A
language spoken by a few thousand people (I have seen both 4000 and 6000 quoted) in Russia, in the far east of
Siberia. There is a Koryak National
Okrug occupying the northern half of the
Kamchatka Peninsula and adjacent mainland, with capital at
Palana.
Koryak has a number of dialects, and the Alyutor and Kerek varieties may be regarded as distinct languages. Chavchuven is the dialect of the reindeer-herders, and Nymylan refers to the various dialects of the town-dwellers. There is uncertainty over whether all the dialects are mutually intelligible. Kerek is about to become extinct; the remaining few speakers are elderly. Alyutor has a few hundred older speakers.
It is a part of a small family called Chukotko-Kamchatkan, which also contains Chukchi (or Chukot), the language of the furthermost peninsula abutting Alaska. I've got a detailed grammar of Chukchi, which once I can study it enough to boil it down, I will node, and that will serve as a guide to Chukotko-Kamchadal. The language family has usually been thought to include the endangered Itelmen (or Kamchadal), but this may in fact been an isolate with strong Koryak influence.

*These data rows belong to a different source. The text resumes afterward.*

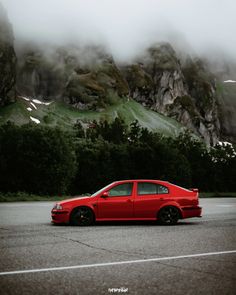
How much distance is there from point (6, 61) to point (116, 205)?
14667 centimetres

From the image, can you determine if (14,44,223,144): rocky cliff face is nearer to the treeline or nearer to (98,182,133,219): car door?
the treeline

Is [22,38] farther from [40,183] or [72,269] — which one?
[72,269]

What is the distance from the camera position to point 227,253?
349 inches

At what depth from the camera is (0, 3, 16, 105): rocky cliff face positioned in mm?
151125

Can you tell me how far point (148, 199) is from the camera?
14.2 m

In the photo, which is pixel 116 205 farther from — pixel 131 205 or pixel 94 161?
pixel 94 161

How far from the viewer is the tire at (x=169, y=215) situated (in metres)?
14.4

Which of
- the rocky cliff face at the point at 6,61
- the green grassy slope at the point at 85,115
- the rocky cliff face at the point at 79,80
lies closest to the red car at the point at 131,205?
the green grassy slope at the point at 85,115

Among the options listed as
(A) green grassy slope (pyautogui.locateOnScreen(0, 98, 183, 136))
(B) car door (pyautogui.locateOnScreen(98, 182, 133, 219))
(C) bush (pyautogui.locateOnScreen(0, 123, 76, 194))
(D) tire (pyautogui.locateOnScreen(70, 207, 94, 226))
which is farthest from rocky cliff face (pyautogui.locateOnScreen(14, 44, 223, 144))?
(D) tire (pyautogui.locateOnScreen(70, 207, 94, 226))

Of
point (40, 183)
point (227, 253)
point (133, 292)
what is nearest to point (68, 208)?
point (227, 253)

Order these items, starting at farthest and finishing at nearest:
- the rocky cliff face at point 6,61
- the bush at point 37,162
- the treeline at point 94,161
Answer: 1. the rocky cliff face at point 6,61
2. the treeline at point 94,161
3. the bush at point 37,162

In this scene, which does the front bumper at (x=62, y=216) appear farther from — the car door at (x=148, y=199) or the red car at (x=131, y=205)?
the car door at (x=148, y=199)

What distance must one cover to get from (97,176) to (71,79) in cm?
10836

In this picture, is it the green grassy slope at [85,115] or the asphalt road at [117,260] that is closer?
the asphalt road at [117,260]
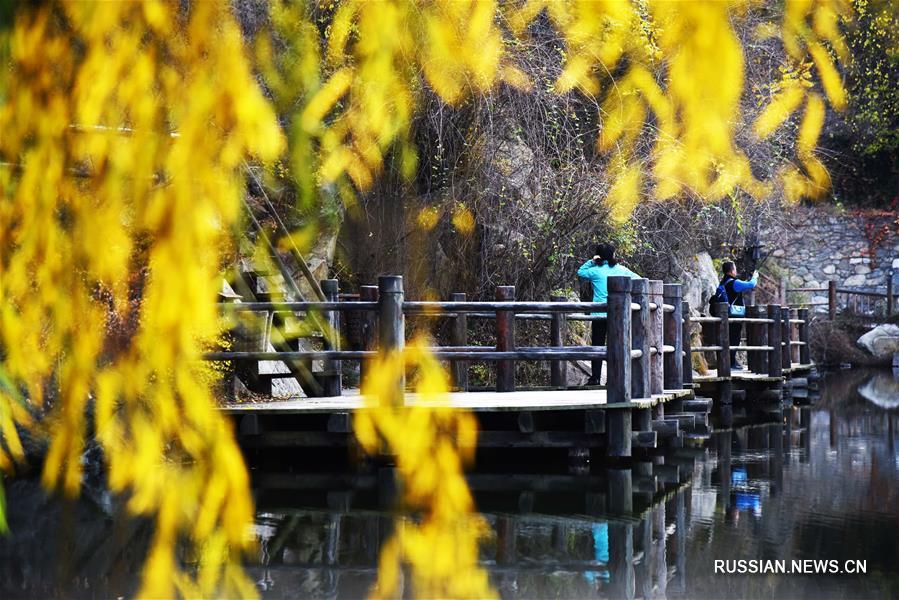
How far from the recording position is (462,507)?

A meaningless term still encountered is Palaeo-Siberian, grouping together a number of small languages including the Chukotko-Kamchadal, but there is no genetic unity to them. Some linguists have tried to find wider affinities in the Siberian isolates: Joseph Greenberg includes some of them in his Eurasiatic hypthesis.
Koryak was studied by Vladimir Bogoraz-Tan in the 1920s, who published under the auspices of Franz Boas's ethnographic studies for the American Museum of Natural History.